Augustine M. wurde am Mittwoch von der Verhandlung ausgeschlossen. Die Staatsanwältin strebt die Unterbringung des Beschuldigten in einer Klinik für psychisch kranke Straftäter an.
Augustine M. wurde am Mittwoch von der Verhandlung ausgeschlossen. Die Staatsanwältin strebt die Unterbringung des Beschuldigten in einer Klinik für psychisch kranke Straftäter an.Katrin Bischoff

Der Beschuldigte selbst hat sich zu Prozessbeginn nicht zu den Vorwürfen geäußert, obwohl ihn der Vorsitzende Richter mehrfach darum gebeten hatte. Lautstark erhob er gegen die Ermittlungsbehörden und auch die Prozessbeteiligten Vorwürfe. Er sprach von Korruption, Kidnapping, Misshandlung und  Folter, zeigte Dokumente vom Amtsgericht Tiergarten, dem Landgericht und dem Kammergerichts. Es könne doch nicht sein, dass erst das Amtsgericht und dann das Landgericht für ihn zuständig sei, rief er und sprach von einer doppelten Strafverfolgung. Zudem forderte Augustine M., seine Verteidigerin abzusetzen. Sie habe ihm nicht zugehört und ihn auch misshandelt. „Stoppen sie das Verfahren“, rief der Beschuldigte mehrfach aufgebracht. Bis er aus dem Saal geführt wurde.

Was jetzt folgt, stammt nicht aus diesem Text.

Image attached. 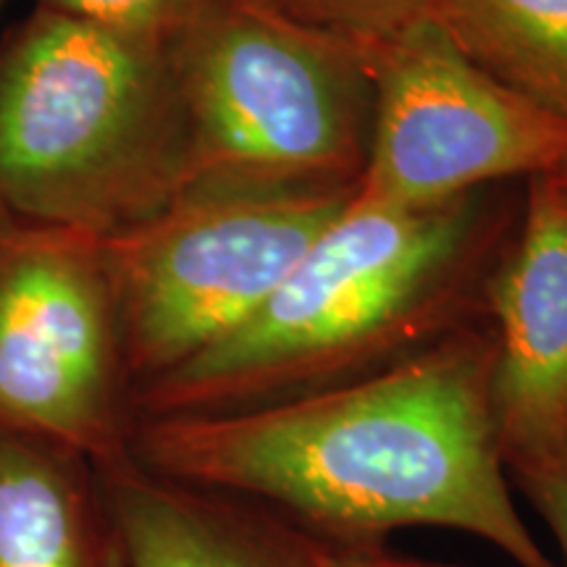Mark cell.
Listing matches in <instances>:
<instances>
[{
    "mask_svg": "<svg viewBox=\"0 0 567 567\" xmlns=\"http://www.w3.org/2000/svg\"><path fill=\"white\" fill-rule=\"evenodd\" d=\"M492 365L494 347L450 339L260 405L137 417L126 446L155 476L252 502L321 542L365 547L436 526L517 567H557L509 494Z\"/></svg>",
    "mask_w": 567,
    "mask_h": 567,
    "instance_id": "obj_1",
    "label": "cell"
},
{
    "mask_svg": "<svg viewBox=\"0 0 567 567\" xmlns=\"http://www.w3.org/2000/svg\"><path fill=\"white\" fill-rule=\"evenodd\" d=\"M189 184L172 42L34 9L0 48V210L116 237Z\"/></svg>",
    "mask_w": 567,
    "mask_h": 567,
    "instance_id": "obj_2",
    "label": "cell"
},
{
    "mask_svg": "<svg viewBox=\"0 0 567 567\" xmlns=\"http://www.w3.org/2000/svg\"><path fill=\"white\" fill-rule=\"evenodd\" d=\"M471 231V197L415 210L352 197L250 321L132 389L130 405L218 413L334 384L425 323Z\"/></svg>",
    "mask_w": 567,
    "mask_h": 567,
    "instance_id": "obj_3",
    "label": "cell"
},
{
    "mask_svg": "<svg viewBox=\"0 0 567 567\" xmlns=\"http://www.w3.org/2000/svg\"><path fill=\"white\" fill-rule=\"evenodd\" d=\"M172 53L189 124L187 187L358 184L373 130L368 45L258 0H205Z\"/></svg>",
    "mask_w": 567,
    "mask_h": 567,
    "instance_id": "obj_4",
    "label": "cell"
},
{
    "mask_svg": "<svg viewBox=\"0 0 567 567\" xmlns=\"http://www.w3.org/2000/svg\"><path fill=\"white\" fill-rule=\"evenodd\" d=\"M354 193L195 184L103 239L130 392L250 321Z\"/></svg>",
    "mask_w": 567,
    "mask_h": 567,
    "instance_id": "obj_5",
    "label": "cell"
},
{
    "mask_svg": "<svg viewBox=\"0 0 567 567\" xmlns=\"http://www.w3.org/2000/svg\"><path fill=\"white\" fill-rule=\"evenodd\" d=\"M116 297L103 239L0 210V425L95 467L130 455Z\"/></svg>",
    "mask_w": 567,
    "mask_h": 567,
    "instance_id": "obj_6",
    "label": "cell"
},
{
    "mask_svg": "<svg viewBox=\"0 0 567 567\" xmlns=\"http://www.w3.org/2000/svg\"><path fill=\"white\" fill-rule=\"evenodd\" d=\"M368 51L373 130L354 203L434 208L505 176H547L567 158V122L467 61L434 19Z\"/></svg>",
    "mask_w": 567,
    "mask_h": 567,
    "instance_id": "obj_7",
    "label": "cell"
},
{
    "mask_svg": "<svg viewBox=\"0 0 567 567\" xmlns=\"http://www.w3.org/2000/svg\"><path fill=\"white\" fill-rule=\"evenodd\" d=\"M492 405L507 473L567 457V208L536 176L526 224L492 284Z\"/></svg>",
    "mask_w": 567,
    "mask_h": 567,
    "instance_id": "obj_8",
    "label": "cell"
},
{
    "mask_svg": "<svg viewBox=\"0 0 567 567\" xmlns=\"http://www.w3.org/2000/svg\"><path fill=\"white\" fill-rule=\"evenodd\" d=\"M97 478L124 567H316L302 530L252 502L161 478L132 455Z\"/></svg>",
    "mask_w": 567,
    "mask_h": 567,
    "instance_id": "obj_9",
    "label": "cell"
},
{
    "mask_svg": "<svg viewBox=\"0 0 567 567\" xmlns=\"http://www.w3.org/2000/svg\"><path fill=\"white\" fill-rule=\"evenodd\" d=\"M0 567H124L97 467L0 425Z\"/></svg>",
    "mask_w": 567,
    "mask_h": 567,
    "instance_id": "obj_10",
    "label": "cell"
},
{
    "mask_svg": "<svg viewBox=\"0 0 567 567\" xmlns=\"http://www.w3.org/2000/svg\"><path fill=\"white\" fill-rule=\"evenodd\" d=\"M429 19L492 80L567 122V0H434Z\"/></svg>",
    "mask_w": 567,
    "mask_h": 567,
    "instance_id": "obj_11",
    "label": "cell"
},
{
    "mask_svg": "<svg viewBox=\"0 0 567 567\" xmlns=\"http://www.w3.org/2000/svg\"><path fill=\"white\" fill-rule=\"evenodd\" d=\"M284 17L360 45H375L431 13L434 0H258Z\"/></svg>",
    "mask_w": 567,
    "mask_h": 567,
    "instance_id": "obj_12",
    "label": "cell"
},
{
    "mask_svg": "<svg viewBox=\"0 0 567 567\" xmlns=\"http://www.w3.org/2000/svg\"><path fill=\"white\" fill-rule=\"evenodd\" d=\"M205 0H38V9L95 21L111 30L172 42Z\"/></svg>",
    "mask_w": 567,
    "mask_h": 567,
    "instance_id": "obj_13",
    "label": "cell"
},
{
    "mask_svg": "<svg viewBox=\"0 0 567 567\" xmlns=\"http://www.w3.org/2000/svg\"><path fill=\"white\" fill-rule=\"evenodd\" d=\"M513 478L557 538L563 567H567V457L515 471Z\"/></svg>",
    "mask_w": 567,
    "mask_h": 567,
    "instance_id": "obj_14",
    "label": "cell"
},
{
    "mask_svg": "<svg viewBox=\"0 0 567 567\" xmlns=\"http://www.w3.org/2000/svg\"><path fill=\"white\" fill-rule=\"evenodd\" d=\"M305 538H308L310 559H313L316 567H431L386 555L379 544L354 547V544L321 542V538L308 534H305Z\"/></svg>",
    "mask_w": 567,
    "mask_h": 567,
    "instance_id": "obj_15",
    "label": "cell"
},
{
    "mask_svg": "<svg viewBox=\"0 0 567 567\" xmlns=\"http://www.w3.org/2000/svg\"><path fill=\"white\" fill-rule=\"evenodd\" d=\"M547 182L551 184V189H555L557 197L563 200V205L567 208V158L559 163L555 172L547 174Z\"/></svg>",
    "mask_w": 567,
    "mask_h": 567,
    "instance_id": "obj_16",
    "label": "cell"
},
{
    "mask_svg": "<svg viewBox=\"0 0 567 567\" xmlns=\"http://www.w3.org/2000/svg\"><path fill=\"white\" fill-rule=\"evenodd\" d=\"M3 3H6V0H0V9H3Z\"/></svg>",
    "mask_w": 567,
    "mask_h": 567,
    "instance_id": "obj_17",
    "label": "cell"
}]
</instances>
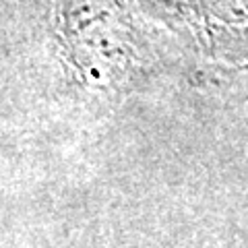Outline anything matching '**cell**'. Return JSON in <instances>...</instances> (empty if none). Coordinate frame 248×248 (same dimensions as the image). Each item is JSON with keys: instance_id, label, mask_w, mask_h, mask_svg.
I'll return each instance as SVG.
<instances>
[{"instance_id": "cell-3", "label": "cell", "mask_w": 248, "mask_h": 248, "mask_svg": "<svg viewBox=\"0 0 248 248\" xmlns=\"http://www.w3.org/2000/svg\"><path fill=\"white\" fill-rule=\"evenodd\" d=\"M192 79L217 95L248 99V62L230 68H199Z\"/></svg>"}, {"instance_id": "cell-1", "label": "cell", "mask_w": 248, "mask_h": 248, "mask_svg": "<svg viewBox=\"0 0 248 248\" xmlns=\"http://www.w3.org/2000/svg\"><path fill=\"white\" fill-rule=\"evenodd\" d=\"M4 85L54 118L93 122L180 64L139 0H2Z\"/></svg>"}, {"instance_id": "cell-2", "label": "cell", "mask_w": 248, "mask_h": 248, "mask_svg": "<svg viewBox=\"0 0 248 248\" xmlns=\"http://www.w3.org/2000/svg\"><path fill=\"white\" fill-rule=\"evenodd\" d=\"M143 13L201 68L248 62V0H139Z\"/></svg>"}]
</instances>
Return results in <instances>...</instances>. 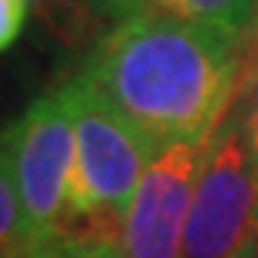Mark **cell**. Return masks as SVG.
Listing matches in <instances>:
<instances>
[{"instance_id": "6da1fadb", "label": "cell", "mask_w": 258, "mask_h": 258, "mask_svg": "<svg viewBox=\"0 0 258 258\" xmlns=\"http://www.w3.org/2000/svg\"><path fill=\"white\" fill-rule=\"evenodd\" d=\"M252 50L255 44L221 28L131 16L100 34L75 78L162 153L218 131L239 97Z\"/></svg>"}, {"instance_id": "7a4b0ae2", "label": "cell", "mask_w": 258, "mask_h": 258, "mask_svg": "<svg viewBox=\"0 0 258 258\" xmlns=\"http://www.w3.org/2000/svg\"><path fill=\"white\" fill-rule=\"evenodd\" d=\"M69 84L75 97V165L62 230L121 243L127 209L159 150L97 90L78 78Z\"/></svg>"}, {"instance_id": "3957f363", "label": "cell", "mask_w": 258, "mask_h": 258, "mask_svg": "<svg viewBox=\"0 0 258 258\" xmlns=\"http://www.w3.org/2000/svg\"><path fill=\"white\" fill-rule=\"evenodd\" d=\"M19 183L31 227V258L59 239L69 206V177L75 165V97L59 84L38 97L7 124L4 156Z\"/></svg>"}, {"instance_id": "277c9868", "label": "cell", "mask_w": 258, "mask_h": 258, "mask_svg": "<svg viewBox=\"0 0 258 258\" xmlns=\"http://www.w3.org/2000/svg\"><path fill=\"white\" fill-rule=\"evenodd\" d=\"M183 258H258V171L239 97L218 124L199 174Z\"/></svg>"}, {"instance_id": "5b68a950", "label": "cell", "mask_w": 258, "mask_h": 258, "mask_svg": "<svg viewBox=\"0 0 258 258\" xmlns=\"http://www.w3.org/2000/svg\"><path fill=\"white\" fill-rule=\"evenodd\" d=\"M212 140L215 134L174 143L150 162L121 227V258H183L187 221Z\"/></svg>"}, {"instance_id": "8992f818", "label": "cell", "mask_w": 258, "mask_h": 258, "mask_svg": "<svg viewBox=\"0 0 258 258\" xmlns=\"http://www.w3.org/2000/svg\"><path fill=\"white\" fill-rule=\"evenodd\" d=\"M131 16H168L258 44V0H124V19Z\"/></svg>"}, {"instance_id": "52a82bcc", "label": "cell", "mask_w": 258, "mask_h": 258, "mask_svg": "<svg viewBox=\"0 0 258 258\" xmlns=\"http://www.w3.org/2000/svg\"><path fill=\"white\" fill-rule=\"evenodd\" d=\"M44 13L66 38H81L100 25L115 28L124 22V0H41Z\"/></svg>"}, {"instance_id": "ba28073f", "label": "cell", "mask_w": 258, "mask_h": 258, "mask_svg": "<svg viewBox=\"0 0 258 258\" xmlns=\"http://www.w3.org/2000/svg\"><path fill=\"white\" fill-rule=\"evenodd\" d=\"M239 109H243L249 150H252V162H255V171H258V44L249 56L246 78H243V87H239Z\"/></svg>"}, {"instance_id": "9c48e42d", "label": "cell", "mask_w": 258, "mask_h": 258, "mask_svg": "<svg viewBox=\"0 0 258 258\" xmlns=\"http://www.w3.org/2000/svg\"><path fill=\"white\" fill-rule=\"evenodd\" d=\"M28 0H0V47L10 50L25 28Z\"/></svg>"}]
</instances>
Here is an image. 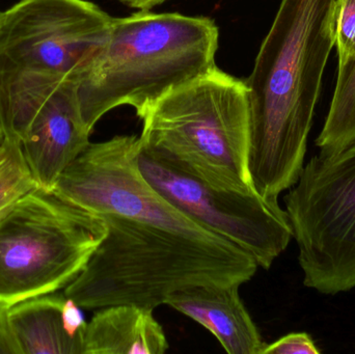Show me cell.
Wrapping results in <instances>:
<instances>
[{
    "label": "cell",
    "mask_w": 355,
    "mask_h": 354,
    "mask_svg": "<svg viewBox=\"0 0 355 354\" xmlns=\"http://www.w3.org/2000/svg\"><path fill=\"white\" fill-rule=\"evenodd\" d=\"M139 139L91 143L54 193L102 218L106 235L64 297L81 309L135 305L155 310L198 285L242 286L259 266L237 245L162 197L137 164Z\"/></svg>",
    "instance_id": "6da1fadb"
},
{
    "label": "cell",
    "mask_w": 355,
    "mask_h": 354,
    "mask_svg": "<svg viewBox=\"0 0 355 354\" xmlns=\"http://www.w3.org/2000/svg\"><path fill=\"white\" fill-rule=\"evenodd\" d=\"M336 0H282L245 80L248 172L254 191L277 200L297 183L335 37Z\"/></svg>",
    "instance_id": "7a4b0ae2"
},
{
    "label": "cell",
    "mask_w": 355,
    "mask_h": 354,
    "mask_svg": "<svg viewBox=\"0 0 355 354\" xmlns=\"http://www.w3.org/2000/svg\"><path fill=\"white\" fill-rule=\"evenodd\" d=\"M218 39L216 23L207 17L150 10L112 17L105 42L73 79L83 122L93 131L124 105L139 116L216 67Z\"/></svg>",
    "instance_id": "3957f363"
},
{
    "label": "cell",
    "mask_w": 355,
    "mask_h": 354,
    "mask_svg": "<svg viewBox=\"0 0 355 354\" xmlns=\"http://www.w3.org/2000/svg\"><path fill=\"white\" fill-rule=\"evenodd\" d=\"M141 145L215 188L254 193L245 80L214 67L139 114Z\"/></svg>",
    "instance_id": "277c9868"
},
{
    "label": "cell",
    "mask_w": 355,
    "mask_h": 354,
    "mask_svg": "<svg viewBox=\"0 0 355 354\" xmlns=\"http://www.w3.org/2000/svg\"><path fill=\"white\" fill-rule=\"evenodd\" d=\"M110 17L87 0H19L0 10V127L20 141L40 97L74 79L105 42Z\"/></svg>",
    "instance_id": "5b68a950"
},
{
    "label": "cell",
    "mask_w": 355,
    "mask_h": 354,
    "mask_svg": "<svg viewBox=\"0 0 355 354\" xmlns=\"http://www.w3.org/2000/svg\"><path fill=\"white\" fill-rule=\"evenodd\" d=\"M105 235L101 218L35 187L0 218V303L66 288Z\"/></svg>",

Bis zum Urteil wird nun ohne den Beschuldigten weiterverhandelt. Einen Antrag der Verteidigerin, sie von dem Mandat zu entbinden und Augustine M. einen anderen Anwalt an die Seite zu stellen, lehnten die Richter ab. Die Kammer befürchte, dass sich auch mit einem anderen Verteidiger das Verhalten von Augustine M. nicht verändern werde.

Der Prozess, der bis Anfang September terminiert ist, soll am 10. August fortgesetzt werden.